4.5. PostgreSQL/Amazon Redshift

Both PostgreSQL and Amazon Redshift use the copy command to bulk load data, however Redshift has additional requirements to load the data into the cloud. For PostgreSQL make a file with the copy commands for all tables for example:

\copy customer from '/home/postgres/TPCHDATA/customer_1.tbl' WITH DELIMITER AS '|';
\copy customer from '/home/postgres/TPCHDATA/customer_2.tbl' WITH DELIMITER AS '|';
\copy customer from '/home/postgres/TPCHDATA/customer_3.tbl' WITH DELIMITER AS '|';
\copy customer from '/home/postgres/TPCHDATA/customer_4.tbl' WITH DELIMITER AS '|';
\copy customer from '/home/postgres/TPCHDATA/customer_5.tbl' WITH DELIMITER AS '|';
\copy customer from '/home/postgres/TPCHDATA/customer_6.tbl' WITH DELIMITER AS '|';
\copy customer from '/home/postgres/TPCHDATA/customer_7.tbl' WITH DELIMITER AS '|';
\copy customer from '/home/postgres/TPCHDATA/customer_8.tbl' WITH DELIMITER AS '|';

And run the script to copy the files

psql -U postgres -d tpch -f TPCHCOPY.sql

With PostgreSQL additional lines are required to handle NULL value for the TPC-C schema as follows:

\copy order_line from '/home/postgres/TPCCDATA/order_line_1.tbl' WITH NULL AS '' DELIMITER AS '|';
\copy orders from '/home/postgres/TPCCDATA/orders_1.tbl' WITH NULL AS '' DELIMITER AS '|';

For Amazon Redshift firstly upload the generated files to an Amazon S3 bucket. As noted previously Amazon S3 is one of the databases that supports loading from a compressed file and therefore you may wish to convert the files to a compressed format such as gzip before uploading.

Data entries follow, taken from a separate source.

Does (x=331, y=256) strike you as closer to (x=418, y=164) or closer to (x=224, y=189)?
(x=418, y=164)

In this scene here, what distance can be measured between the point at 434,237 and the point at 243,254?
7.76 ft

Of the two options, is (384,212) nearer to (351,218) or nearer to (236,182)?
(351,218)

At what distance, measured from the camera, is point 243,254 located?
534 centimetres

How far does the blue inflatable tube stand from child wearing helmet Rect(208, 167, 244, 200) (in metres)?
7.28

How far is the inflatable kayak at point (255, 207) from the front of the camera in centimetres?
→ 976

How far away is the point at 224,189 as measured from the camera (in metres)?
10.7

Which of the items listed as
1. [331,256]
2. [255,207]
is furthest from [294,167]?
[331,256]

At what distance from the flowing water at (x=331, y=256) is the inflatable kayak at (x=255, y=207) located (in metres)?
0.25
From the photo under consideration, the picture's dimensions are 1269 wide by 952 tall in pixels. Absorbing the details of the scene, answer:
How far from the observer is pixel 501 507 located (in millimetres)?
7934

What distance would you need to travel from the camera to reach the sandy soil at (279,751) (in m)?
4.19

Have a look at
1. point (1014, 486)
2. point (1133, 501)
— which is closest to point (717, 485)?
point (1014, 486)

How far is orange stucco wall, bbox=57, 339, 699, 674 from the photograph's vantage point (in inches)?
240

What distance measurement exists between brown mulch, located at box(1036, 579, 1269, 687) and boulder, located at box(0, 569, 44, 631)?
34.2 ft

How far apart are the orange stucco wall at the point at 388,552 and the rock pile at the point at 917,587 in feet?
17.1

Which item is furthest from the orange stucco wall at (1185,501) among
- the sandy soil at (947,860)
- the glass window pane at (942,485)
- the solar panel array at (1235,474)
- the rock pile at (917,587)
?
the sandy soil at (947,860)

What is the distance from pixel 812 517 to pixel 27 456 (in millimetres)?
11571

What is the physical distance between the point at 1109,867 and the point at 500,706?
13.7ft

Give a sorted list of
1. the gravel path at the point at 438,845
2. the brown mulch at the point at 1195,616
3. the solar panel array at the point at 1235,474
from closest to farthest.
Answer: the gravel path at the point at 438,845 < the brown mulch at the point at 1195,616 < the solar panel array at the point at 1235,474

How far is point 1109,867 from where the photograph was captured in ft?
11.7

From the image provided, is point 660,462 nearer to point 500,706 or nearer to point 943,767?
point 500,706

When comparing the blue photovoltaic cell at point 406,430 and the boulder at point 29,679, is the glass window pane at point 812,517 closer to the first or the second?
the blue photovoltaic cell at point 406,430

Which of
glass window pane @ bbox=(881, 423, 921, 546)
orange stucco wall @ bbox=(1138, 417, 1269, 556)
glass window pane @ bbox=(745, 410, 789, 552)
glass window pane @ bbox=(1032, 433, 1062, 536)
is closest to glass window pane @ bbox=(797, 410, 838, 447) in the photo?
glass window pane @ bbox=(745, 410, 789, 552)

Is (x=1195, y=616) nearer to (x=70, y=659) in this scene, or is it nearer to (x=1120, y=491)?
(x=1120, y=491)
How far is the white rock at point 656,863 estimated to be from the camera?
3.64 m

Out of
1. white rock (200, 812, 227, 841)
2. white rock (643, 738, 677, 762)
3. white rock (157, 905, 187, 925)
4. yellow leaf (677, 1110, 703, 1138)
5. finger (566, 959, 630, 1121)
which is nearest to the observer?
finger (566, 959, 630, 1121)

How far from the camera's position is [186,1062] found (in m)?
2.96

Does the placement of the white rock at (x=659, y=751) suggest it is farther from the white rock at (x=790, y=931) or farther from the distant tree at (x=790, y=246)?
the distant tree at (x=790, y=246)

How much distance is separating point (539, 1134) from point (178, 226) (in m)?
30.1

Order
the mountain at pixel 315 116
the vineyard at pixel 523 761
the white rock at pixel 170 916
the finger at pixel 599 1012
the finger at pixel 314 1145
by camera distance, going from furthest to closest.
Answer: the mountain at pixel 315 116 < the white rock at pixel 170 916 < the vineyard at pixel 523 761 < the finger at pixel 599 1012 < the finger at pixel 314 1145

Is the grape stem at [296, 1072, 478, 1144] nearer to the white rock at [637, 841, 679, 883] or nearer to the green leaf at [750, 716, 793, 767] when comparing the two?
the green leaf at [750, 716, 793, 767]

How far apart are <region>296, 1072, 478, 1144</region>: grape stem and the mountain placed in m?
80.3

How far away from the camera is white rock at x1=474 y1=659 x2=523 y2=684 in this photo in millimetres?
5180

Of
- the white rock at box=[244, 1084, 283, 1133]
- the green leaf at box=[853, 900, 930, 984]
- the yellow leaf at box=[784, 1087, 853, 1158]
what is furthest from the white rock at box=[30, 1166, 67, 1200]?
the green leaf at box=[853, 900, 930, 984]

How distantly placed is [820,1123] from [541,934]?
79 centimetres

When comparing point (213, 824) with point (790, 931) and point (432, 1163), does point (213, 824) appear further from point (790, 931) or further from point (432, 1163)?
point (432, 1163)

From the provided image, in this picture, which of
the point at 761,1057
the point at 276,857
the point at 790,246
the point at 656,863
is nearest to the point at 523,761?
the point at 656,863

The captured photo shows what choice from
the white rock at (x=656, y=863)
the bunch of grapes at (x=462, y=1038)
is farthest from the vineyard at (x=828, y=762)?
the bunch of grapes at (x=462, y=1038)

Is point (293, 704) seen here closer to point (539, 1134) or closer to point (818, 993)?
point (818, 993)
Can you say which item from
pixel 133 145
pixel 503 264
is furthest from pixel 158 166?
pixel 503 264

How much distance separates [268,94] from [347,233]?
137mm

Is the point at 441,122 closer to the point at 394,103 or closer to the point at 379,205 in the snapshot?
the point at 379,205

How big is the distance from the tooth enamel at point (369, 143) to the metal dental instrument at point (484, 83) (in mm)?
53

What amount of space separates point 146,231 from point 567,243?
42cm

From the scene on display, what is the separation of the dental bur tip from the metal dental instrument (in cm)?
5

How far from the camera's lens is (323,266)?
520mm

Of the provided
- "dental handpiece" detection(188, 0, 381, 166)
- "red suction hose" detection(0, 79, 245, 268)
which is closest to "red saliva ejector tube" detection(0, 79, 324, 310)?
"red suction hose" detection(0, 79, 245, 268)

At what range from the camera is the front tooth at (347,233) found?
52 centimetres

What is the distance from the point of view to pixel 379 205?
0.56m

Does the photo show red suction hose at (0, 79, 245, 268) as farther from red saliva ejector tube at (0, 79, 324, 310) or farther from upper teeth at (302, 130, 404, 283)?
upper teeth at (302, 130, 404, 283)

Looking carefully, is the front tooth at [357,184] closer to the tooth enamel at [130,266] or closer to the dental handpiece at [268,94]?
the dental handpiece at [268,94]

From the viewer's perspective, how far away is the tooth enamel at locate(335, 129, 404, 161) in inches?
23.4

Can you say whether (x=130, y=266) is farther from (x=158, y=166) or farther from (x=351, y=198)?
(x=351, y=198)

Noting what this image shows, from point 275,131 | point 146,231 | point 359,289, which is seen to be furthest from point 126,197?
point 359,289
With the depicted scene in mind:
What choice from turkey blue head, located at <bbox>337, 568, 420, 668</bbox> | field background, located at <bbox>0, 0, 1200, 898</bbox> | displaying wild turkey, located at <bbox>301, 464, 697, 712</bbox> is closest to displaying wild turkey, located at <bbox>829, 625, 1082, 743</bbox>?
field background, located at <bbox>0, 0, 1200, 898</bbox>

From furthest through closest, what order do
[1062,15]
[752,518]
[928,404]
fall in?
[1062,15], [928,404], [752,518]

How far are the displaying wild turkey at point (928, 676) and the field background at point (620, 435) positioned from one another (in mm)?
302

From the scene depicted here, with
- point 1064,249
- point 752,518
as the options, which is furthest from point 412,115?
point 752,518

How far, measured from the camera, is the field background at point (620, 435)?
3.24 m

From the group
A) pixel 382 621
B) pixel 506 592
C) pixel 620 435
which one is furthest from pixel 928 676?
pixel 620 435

Figure 12.14. Upload to S3

Upload to S3

Under the AWS IAM Console create a user for uploading and under security credentials create and download an access key. Note that the access keys have been removed from the image.

Figure 12.15. Postgres User Access Keys

Postgres User Access Keys

Finally give the postgres user permission to access Amazon S3.

Figure 12.16. S3 Permissions

S3 Permissions

Now connect to Redshift using the PostgreSQL command line tool and run the copy command specifying the location of the S3 bucket and the CREDENTIALs option where the XXX characters are replaced by the access key and secure access key you created previously.

-bash-4.2$ psql -h tpch-instance.xxxxxxxxxxxx.eu-west-1.redshift.amazonaws.com -U postgres -d tpch -p 5439
Password for user postgres: 
psql (9.2.15, server 8.0.2)
WARNING: psql version 9.2, server version 8.0.
         Some psql features might not work.
SSL connection (cipher: ECDHE-RSA-AES256-GCM-SHA384, bits: 256)
Type "help" for help.

tpch=# copy region from 's3://s3bucket/load/region_1.tbl' CREDENTIALS 'aws_access_key_id=XXXXXXXXXXXXXXXXXXXX;aws_secret_access_key=XXXXXXXXXXXXXXXXXXXXXXXXXXXXXXXXXXXXXXXX' delimiter '|';
INFO:  Load into table 'region' completed, 5 record(s) loaded successfully.
COPY

Note that if you specify part of the filename Redshift will upload all of the files with the same prefix.

copy customer from 's3://s3bucket/load/customer_' CREDENTIALS 'aws_access_key_id=XXXXXXXXXXXXXXXXXXXX;aws_secret_access_key=XXXXXXXXXXXXXXXXXXXXXXXXXXXXXXXXXXXXXXXX' delimiter '|';
INFO:  Load into table 'customer' completed, 150000 record(s) loaded successfully.

For NULL values and date and time formats you can specify the formats for load as follows:

tpch=# copy orders from 's3://s3bucket/load/orders_' CREDENTIALS 'aws_access_key_id=XXXXXXXXXXXXXXXXXXXX;aws_secret_access_key=XXXXXXXXXXXXXXXXXXXXXXXXXXXXXXXXXXXXXXXX' emptyasnull blanksasnull delimiter '|' timeformat 'YYYY-MON-DD HH:MI:SS';
INFO:  Load into table 'orders' completed, 1500000 record(s) loaded successfully.
COPY

Note that as a column store Redshift does not require the additional indexes or constraints of a traditional row store format.